We’ve all seen the standard graph of an app’s sales over time. A ramp up just after launch, a nice spike when all the marketing efforts pay off (maybe even with an Apple feature) and then a quick downslide into oblivion.
Once that initial marketing buzz is lost, how do you keep an app from sliding off the charts and into obscurity? How do you ensure that all that effort you put into executing on your idea isn’t just for a quick buck, but instead is the foundation for a product that you can build on for years?
One key is to stop thinking short-term and start building apps that last. And a huge part of that is providing top-notch customer support. Great support leads to loyal customers which leads to perpetual word of mouth. And that word of mouth leads to a steady stream of sales that can increase year over year.

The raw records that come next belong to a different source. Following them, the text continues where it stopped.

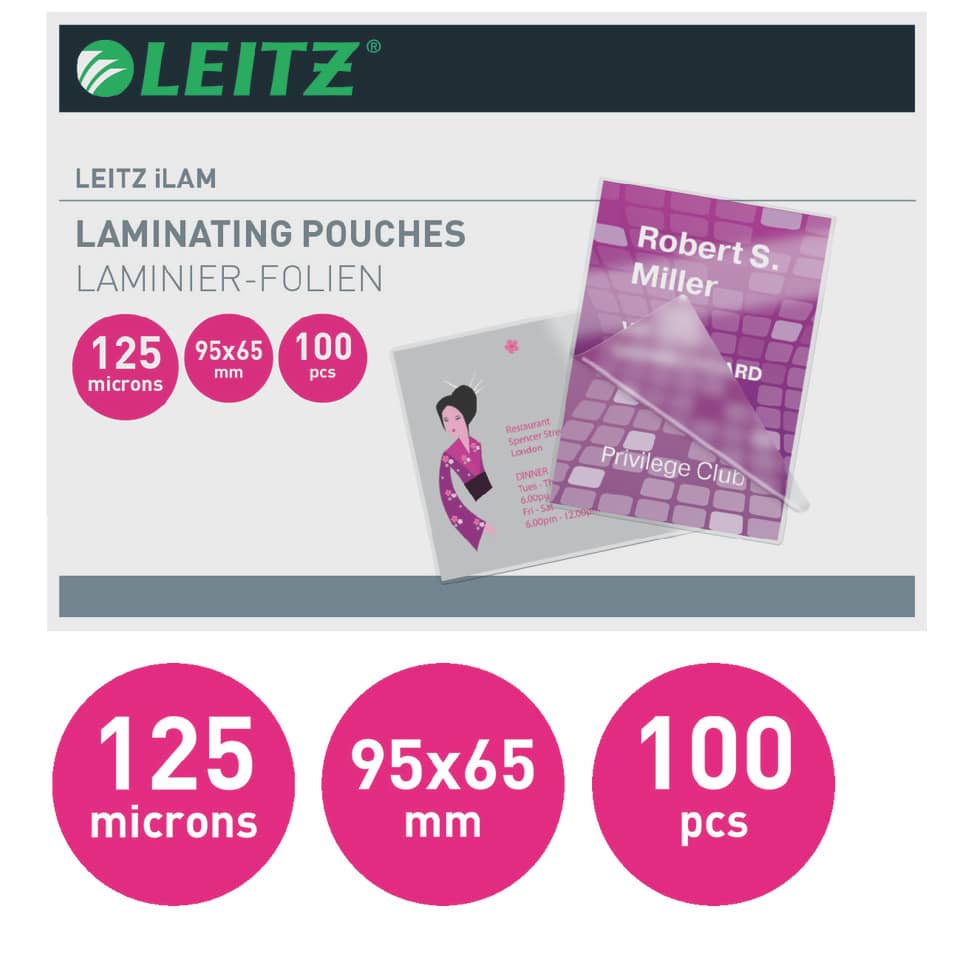 laminating pouches, laminates, kreisförmig, pouches, 125 Mikron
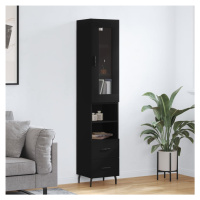 vidaXL Skříň highboard černá 34,5 x 34 x 180 cm kompozitní dřevo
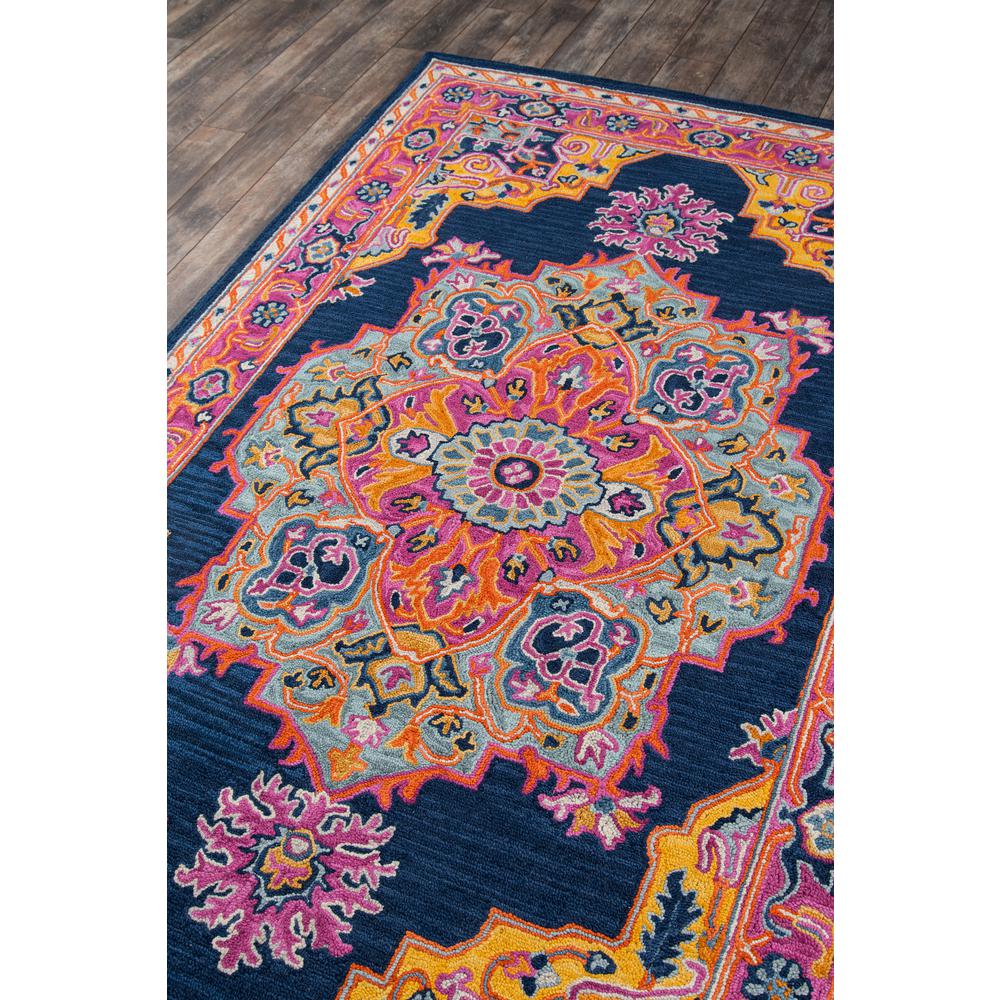 Traditional Rectangle Area Rug, Navy, 6' X 9'. Picture 2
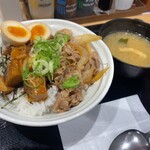 松屋 - 今回オーダーの魯肉コンボ牛めし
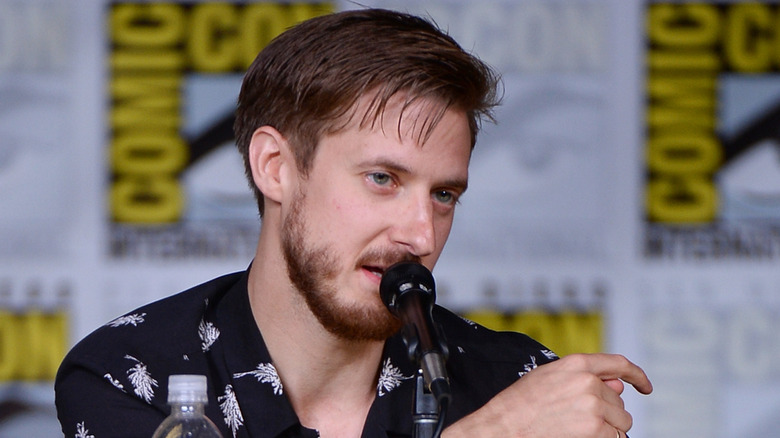 Arthur Darvill speaking at Comic Con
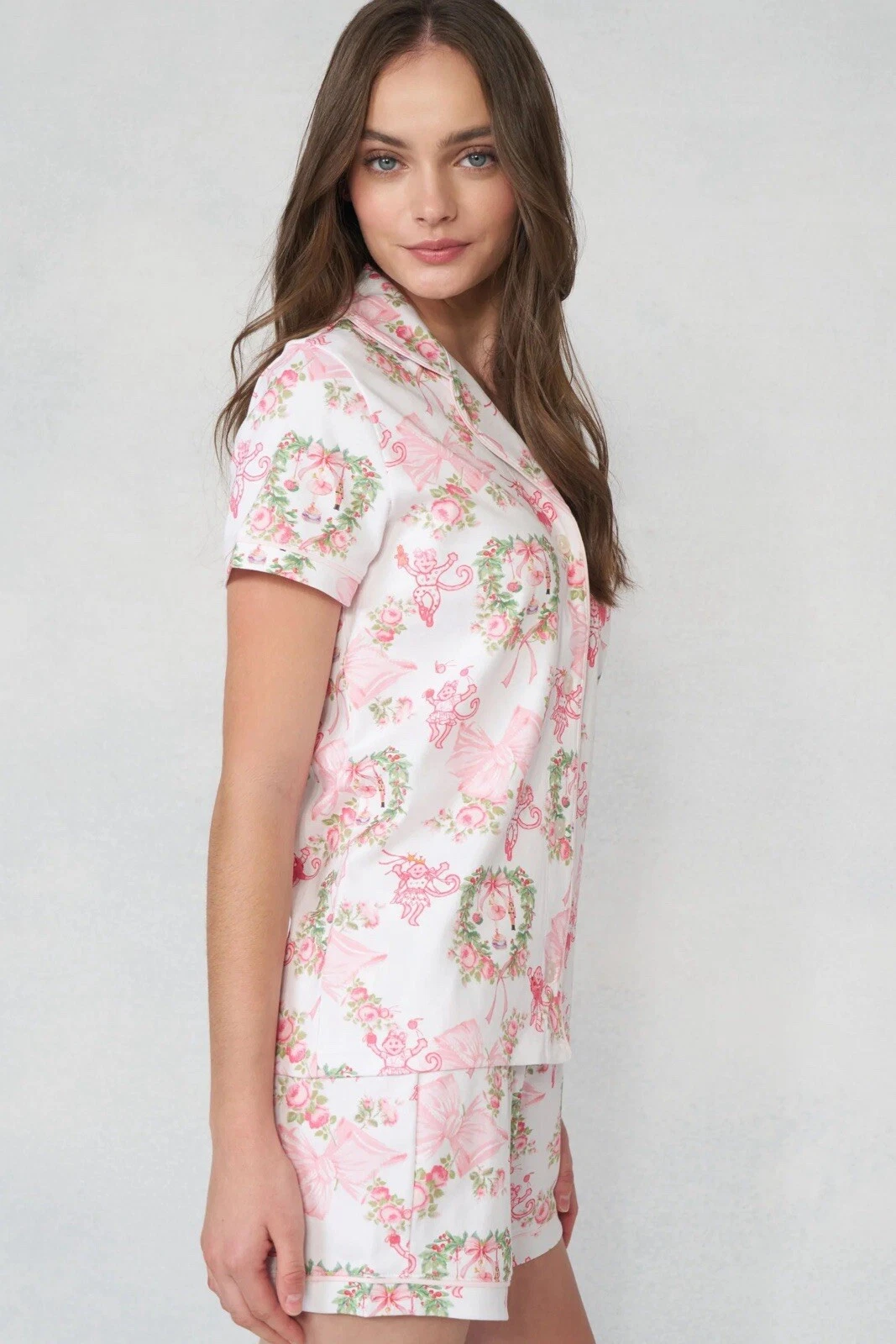 LoveShackFancy Merry Monkey Beaux  Pajamas PJs MEDIUM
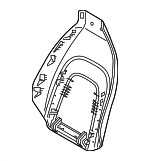 8S0881969L24A - Body: Seat Back Panel for Audi: A5 Quattro, A5 Sportback, RS5, RS5 Sportback, S4, S5, S5 Sportback, TT Quattro, TT RS Quattro, TTS Quattro Image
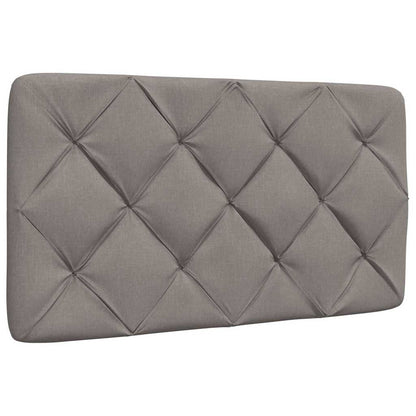 Bettgestell ohne Matratze Taupe 80x200 cm Stoff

But that doesn’t come easy. Everyone claims to be great at support, but we all know just from our own buying experiences that truly good support is far from the norm. There’s a huge difference between the claim and the reality. It takes a large commitment of time and energy to continually surprise and delight.

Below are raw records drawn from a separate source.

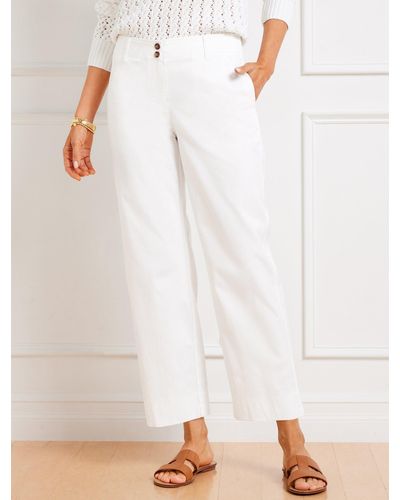 Talbots New England Crop Chinos Trousers - White
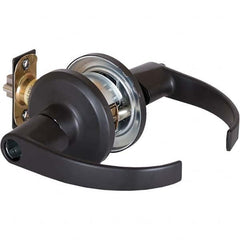 Stanley - Storeroom Lever Lockset for 1-3/8 to 1-3/4" Thick Doors - Americas Industrial Supply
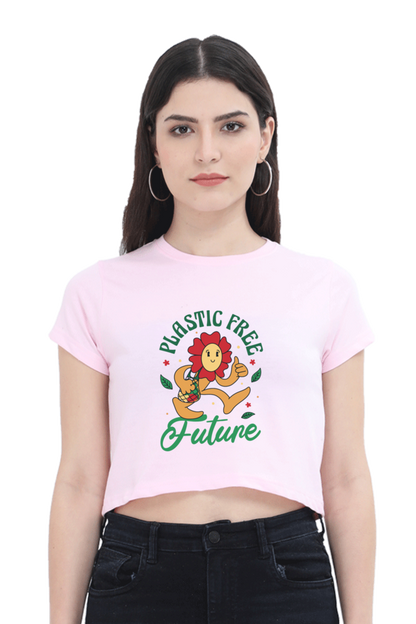 Plastic Free Flower Crop Top
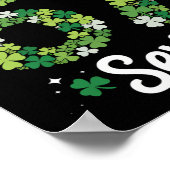 Poster 67 Meme Trèfles St Patrick's Day 6-7 Enfants Fille (Coin)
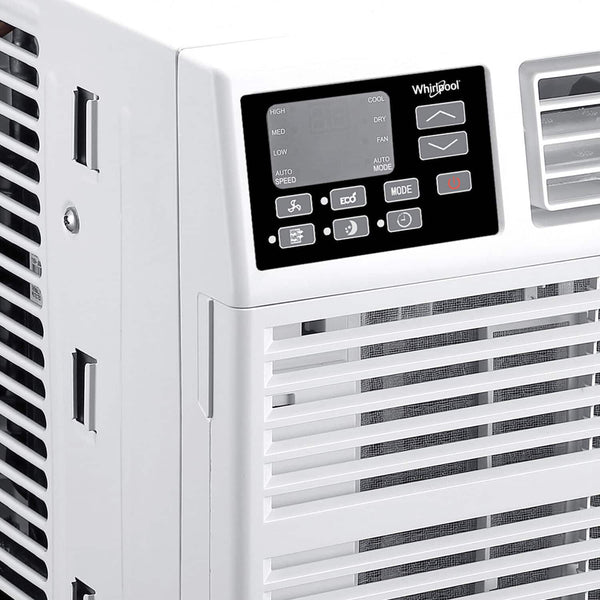 Whirlpool - 550 Sq. Ft. 12,000 BTU Window Air Conditioner - White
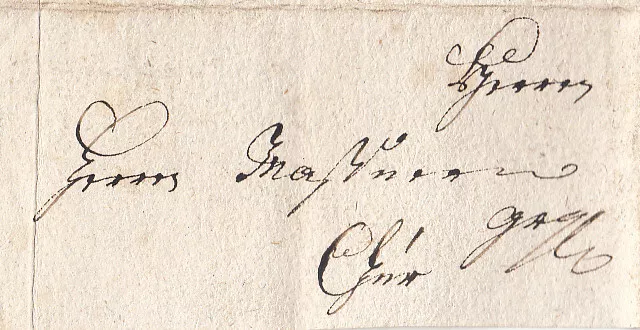 Schweiz gedruckter Fuhrmannsbrief Ragatz 1754 gel. nach Chur 2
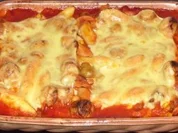 Auflauf herzhaft - Schupfnudel-Bratwurst-Auflauf - Rezept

At Bombing Brain, we’re extremely proud of the level of support we provide to our customers. Our app reviews may not all be five-star, but a large number of our customers go out of their way to publicly express how happy they are that we are responsive and open to suggestions. When people tell strangers that you provide great support unprompted, then you know you’re doing something right.
Every app has bugs. Every company makes mistakes. It’s how you respond to those flaws that define your reputation. And that reputation is key to your long-term survival.

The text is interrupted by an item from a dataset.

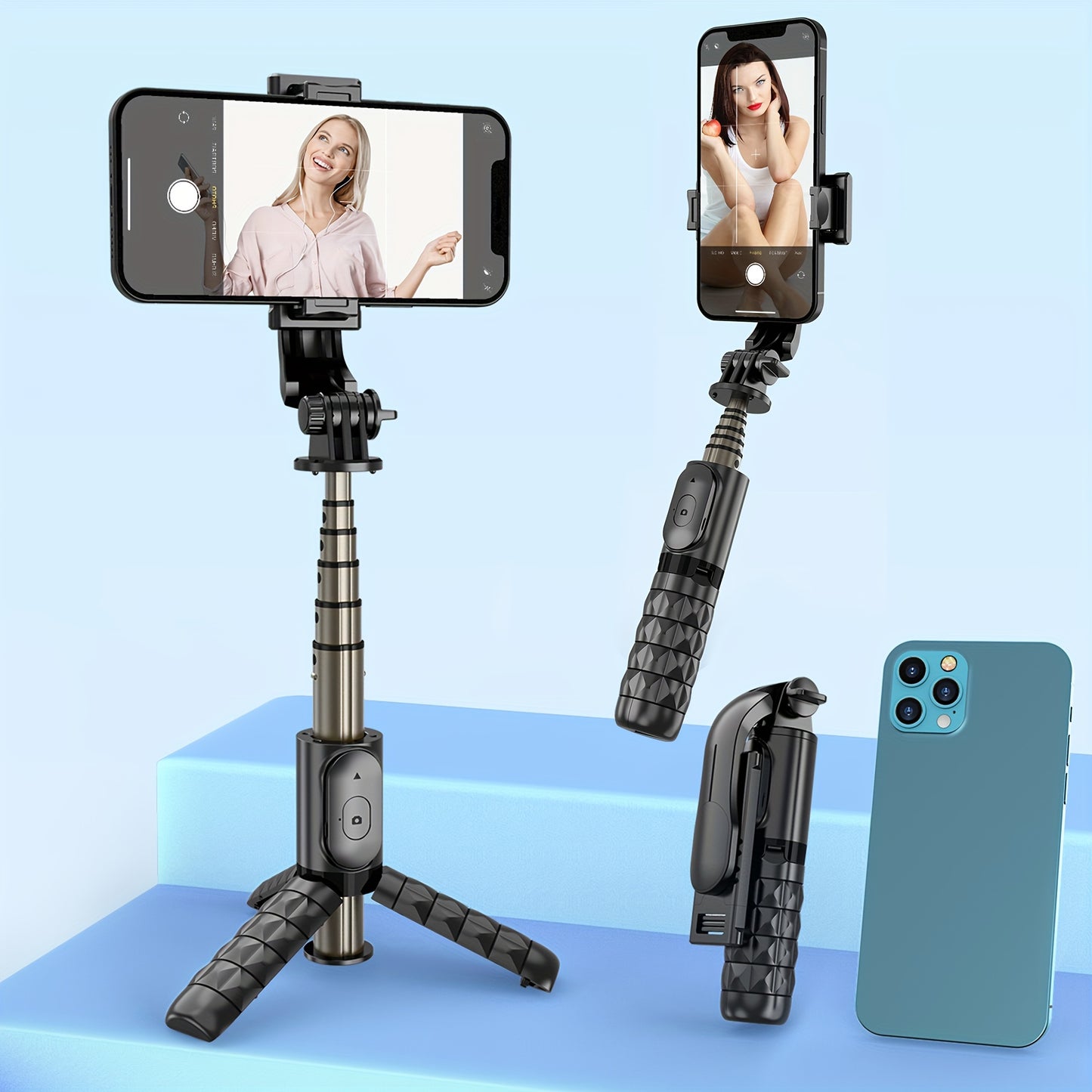 SELFIESHOW Aluminum Alloy Tripod Mount with 360-Degree Rotation, Lightweight & Stable, Suitable for Apple & Samsung Phones - Ideal for Christmas Gifts, Halloween Gifts, Photography & Outdoor Activities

In this session, we’ll talk about what it takes to provide great support. Quick response times, efficient support workflow, social media strategies, adding new features when they make sense, and how to handle difficult customers.
Don’t sell one app to one customer. Sell hundreds of apps to all of her friends, family, and social media followers. Turn an angry, frustrated customer encountering a bug into a long- term advocate for your company just by treating him like a human being.
There’s far too much short-sighted thinking in the App Store ecosystem. It’s no wonder people are afraid to part with more than 99-cents when the norm is to abandon apps at 1.1. If you want to gain customer trust, you need to develop your reputation not only as a builder of great products, but as an organization that stands behind those products for years to come.